▶ **Dataset extract**
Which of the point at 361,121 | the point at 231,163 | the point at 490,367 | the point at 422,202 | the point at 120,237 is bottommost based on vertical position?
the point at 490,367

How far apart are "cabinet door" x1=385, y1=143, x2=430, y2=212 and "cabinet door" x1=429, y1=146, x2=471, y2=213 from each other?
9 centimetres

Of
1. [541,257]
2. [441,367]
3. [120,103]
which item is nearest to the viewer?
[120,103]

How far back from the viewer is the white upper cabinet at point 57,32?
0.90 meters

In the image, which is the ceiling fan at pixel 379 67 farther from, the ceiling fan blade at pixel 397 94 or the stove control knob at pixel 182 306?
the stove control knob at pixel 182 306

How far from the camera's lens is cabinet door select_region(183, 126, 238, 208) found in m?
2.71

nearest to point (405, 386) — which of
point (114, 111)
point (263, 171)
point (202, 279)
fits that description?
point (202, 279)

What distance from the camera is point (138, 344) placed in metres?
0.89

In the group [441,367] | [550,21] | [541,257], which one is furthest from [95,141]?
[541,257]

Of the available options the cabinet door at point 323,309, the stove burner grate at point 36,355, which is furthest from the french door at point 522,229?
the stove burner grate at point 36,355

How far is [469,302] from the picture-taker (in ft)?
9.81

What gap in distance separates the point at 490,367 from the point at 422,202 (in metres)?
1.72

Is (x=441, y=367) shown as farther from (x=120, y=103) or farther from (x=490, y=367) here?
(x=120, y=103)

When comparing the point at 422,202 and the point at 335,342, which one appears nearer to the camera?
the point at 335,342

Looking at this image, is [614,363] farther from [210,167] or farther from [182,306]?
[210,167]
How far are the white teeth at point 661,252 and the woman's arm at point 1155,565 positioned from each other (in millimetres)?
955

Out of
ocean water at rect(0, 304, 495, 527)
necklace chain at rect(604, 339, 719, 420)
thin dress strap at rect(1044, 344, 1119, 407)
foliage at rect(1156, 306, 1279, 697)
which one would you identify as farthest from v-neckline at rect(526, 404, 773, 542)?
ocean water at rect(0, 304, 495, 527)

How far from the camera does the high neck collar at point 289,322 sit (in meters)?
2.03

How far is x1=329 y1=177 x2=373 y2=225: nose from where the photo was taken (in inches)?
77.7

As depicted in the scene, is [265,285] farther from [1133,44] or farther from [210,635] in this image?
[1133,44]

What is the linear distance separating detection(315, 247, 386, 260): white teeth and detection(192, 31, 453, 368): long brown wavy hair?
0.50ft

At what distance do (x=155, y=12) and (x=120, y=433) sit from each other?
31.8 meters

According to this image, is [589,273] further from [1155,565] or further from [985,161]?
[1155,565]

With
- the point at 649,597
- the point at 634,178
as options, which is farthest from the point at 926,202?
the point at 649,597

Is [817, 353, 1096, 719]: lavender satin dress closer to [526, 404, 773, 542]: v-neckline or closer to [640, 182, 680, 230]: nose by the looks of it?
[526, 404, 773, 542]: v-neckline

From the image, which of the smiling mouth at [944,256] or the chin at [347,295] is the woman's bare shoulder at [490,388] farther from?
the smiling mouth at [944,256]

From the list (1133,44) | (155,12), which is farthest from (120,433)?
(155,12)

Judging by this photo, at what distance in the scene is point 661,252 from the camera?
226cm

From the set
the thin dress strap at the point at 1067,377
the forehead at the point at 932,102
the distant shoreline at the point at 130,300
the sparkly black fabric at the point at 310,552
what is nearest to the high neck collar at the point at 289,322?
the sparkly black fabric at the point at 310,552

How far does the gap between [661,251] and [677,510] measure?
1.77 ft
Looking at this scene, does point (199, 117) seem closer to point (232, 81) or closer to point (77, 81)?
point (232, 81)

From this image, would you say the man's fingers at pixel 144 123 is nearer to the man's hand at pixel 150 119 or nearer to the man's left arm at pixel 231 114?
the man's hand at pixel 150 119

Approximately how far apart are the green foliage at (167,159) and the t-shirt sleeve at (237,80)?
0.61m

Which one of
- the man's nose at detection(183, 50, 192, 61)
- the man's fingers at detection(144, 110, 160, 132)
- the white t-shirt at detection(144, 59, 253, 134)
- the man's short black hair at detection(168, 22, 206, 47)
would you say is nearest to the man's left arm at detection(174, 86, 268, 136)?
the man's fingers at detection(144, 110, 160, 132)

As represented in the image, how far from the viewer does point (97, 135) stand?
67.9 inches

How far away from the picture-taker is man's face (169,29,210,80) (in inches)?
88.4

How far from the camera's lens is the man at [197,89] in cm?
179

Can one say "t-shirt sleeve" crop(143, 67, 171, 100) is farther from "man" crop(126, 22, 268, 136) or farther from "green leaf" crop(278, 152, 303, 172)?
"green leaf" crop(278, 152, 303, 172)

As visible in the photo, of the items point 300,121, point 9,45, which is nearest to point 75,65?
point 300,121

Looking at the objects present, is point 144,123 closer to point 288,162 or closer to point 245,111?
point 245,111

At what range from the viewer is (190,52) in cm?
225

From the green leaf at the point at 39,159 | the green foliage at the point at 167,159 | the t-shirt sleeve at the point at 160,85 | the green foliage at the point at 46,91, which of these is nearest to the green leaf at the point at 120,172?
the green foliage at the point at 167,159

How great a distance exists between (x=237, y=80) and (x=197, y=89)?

▶ **Your task**
Write out every line from the records above, word for word.

▶ **In response**
Which of the point at 361,121 | the point at 231,163 | the point at 490,367 | the point at 422,202 | the point at 120,237 is bottommost based on vertical position?
the point at 490,367

How far apart are "cabinet door" x1=385, y1=143, x2=430, y2=212 and "cabinet door" x1=429, y1=146, x2=471, y2=213 from each other?
9 centimetres

Of
1. [541,257]
2. [441,367]
3. [120,103]
which item is nearest to the viewer?
[120,103]

How far back from the viewer is the white upper cabinet at point 57,32?
0.90 meters

In the image, which is the ceiling fan at pixel 379 67 farther from, the ceiling fan blade at pixel 397 94 or the stove control knob at pixel 182 306?
the stove control knob at pixel 182 306

How far from the camera's lens is cabinet door select_region(183, 126, 238, 208) found in m?
2.71

nearest to point (405, 386) — which of
point (114, 111)
point (263, 171)
point (202, 279)
fits that description?
point (202, 279)

What distance from the camera is point (138, 344) placed in metres?
0.89

In the group [441,367] | [550,21] | [541,257], which one is furthest from [95,141]?
[541,257]

Of the available options the cabinet door at point 323,309, the stove burner grate at point 36,355, which is furthest from the french door at point 522,229?
the stove burner grate at point 36,355

How far is [469,302] from the picture-taker (in ft)?
9.81

What gap in distance separates the point at 490,367 from the point at 422,202 (in metres)?
1.72

Is (x=441, y=367) shown as farther from (x=120, y=103) or farther from (x=490, y=367) here?
(x=120, y=103)

When comparing the point at 422,202 and the point at 335,342, which one appears nearer to the camera?
the point at 335,342

Looking at this image, is [614,363] farther from [210,167] or farther from [182,306]?
[210,167]
How far are the white teeth at point 661,252 and the woman's arm at point 1155,565 positioned from each other (in millimetres)?
955

Out of
ocean water at rect(0, 304, 495, 527)
necklace chain at rect(604, 339, 719, 420)
thin dress strap at rect(1044, 344, 1119, 407)
foliage at rect(1156, 306, 1279, 697)
which one would you identify as farthest from v-neckline at rect(526, 404, 773, 542)?
ocean water at rect(0, 304, 495, 527)

How far from the camera does the high neck collar at point 289,322 sit (in meters)?
2.03

How far is x1=329 y1=177 x2=373 y2=225: nose from where the photo was taken (in inches)?
77.7

As depicted in the scene, is [265,285] farther from [1133,44] or farther from [210,635] in this image?
[1133,44]

What is the linear distance separating detection(315, 247, 386, 260): white teeth and detection(192, 31, 453, 368): long brown wavy hair?
0.50ft

At what distance do (x=155, y=12) and (x=120, y=433) sit from each other?
31.8 meters

According to this image, is [589,273] further from [1155,565] or further from [985,161]?
[1155,565]

With
- the point at 649,597
- the point at 634,178
as options, which is farthest from the point at 926,202?
the point at 649,597

Is [817, 353, 1096, 719]: lavender satin dress closer to [526, 404, 773, 542]: v-neckline or closer to [640, 182, 680, 230]: nose by the looks of it?
[526, 404, 773, 542]: v-neckline

From the image, which of the smiling mouth at [944,256] or the chin at [347,295] is the woman's bare shoulder at [490,388] farther from?
the smiling mouth at [944,256]

From the list (1133,44) | (155,12), which is farthest from (120,433)?
(155,12)

Judging by this photo, at what distance in the scene is point 661,252 from the camera?
226cm

From the set
the thin dress strap at the point at 1067,377
the forehead at the point at 932,102
the distant shoreline at the point at 130,300
the sparkly black fabric at the point at 310,552
what is nearest to the high neck collar at the point at 289,322?
the sparkly black fabric at the point at 310,552

How far does the gap between [661,251] and [677,510] measure?
1.77 ft
Looking at this scene, does point (199, 117) seem closer to point (232, 81) or closer to point (77, 81)?
point (232, 81)

From this image, would you say the man's fingers at pixel 144 123 is nearer to the man's hand at pixel 150 119 or nearer to the man's left arm at pixel 231 114?
the man's hand at pixel 150 119

Approximately how far apart are the green foliage at (167,159) and the t-shirt sleeve at (237,80)?
0.61m

Which one of
- the man's nose at detection(183, 50, 192, 61)
- the man's fingers at detection(144, 110, 160, 132)
- the white t-shirt at detection(144, 59, 253, 134)
- the man's short black hair at detection(168, 22, 206, 47)
would you say is nearest to the man's left arm at detection(174, 86, 268, 136)?
the man's fingers at detection(144, 110, 160, 132)

As represented in the image, how far from the viewer does point (97, 135) stand?
67.9 inches

How far away from the picture-taker is man's face (169,29,210,80) (in inches)?
88.4

How far from the camera's lens is the man at [197,89] in cm?
179

Can one say "t-shirt sleeve" crop(143, 67, 171, 100) is farther from "man" crop(126, 22, 268, 136) or farther from "green leaf" crop(278, 152, 303, 172)?
"green leaf" crop(278, 152, 303, 172)

As visible in the photo, of the items point 300,121, point 9,45, which is nearest to point 75,65?
point 300,121

Looking at the objects present, is point 144,123 closer to point 288,162 or closer to point 245,111?
point 245,111

At what range from the viewer is (190,52) in cm?
225

From the green leaf at the point at 39,159 | the green foliage at the point at 167,159 | the t-shirt sleeve at the point at 160,85 | the green foliage at the point at 46,91, which of these is nearest to the green leaf at the point at 120,172?
the green foliage at the point at 167,159

How great a distance exists between (x=237, y=80) and (x=197, y=89)?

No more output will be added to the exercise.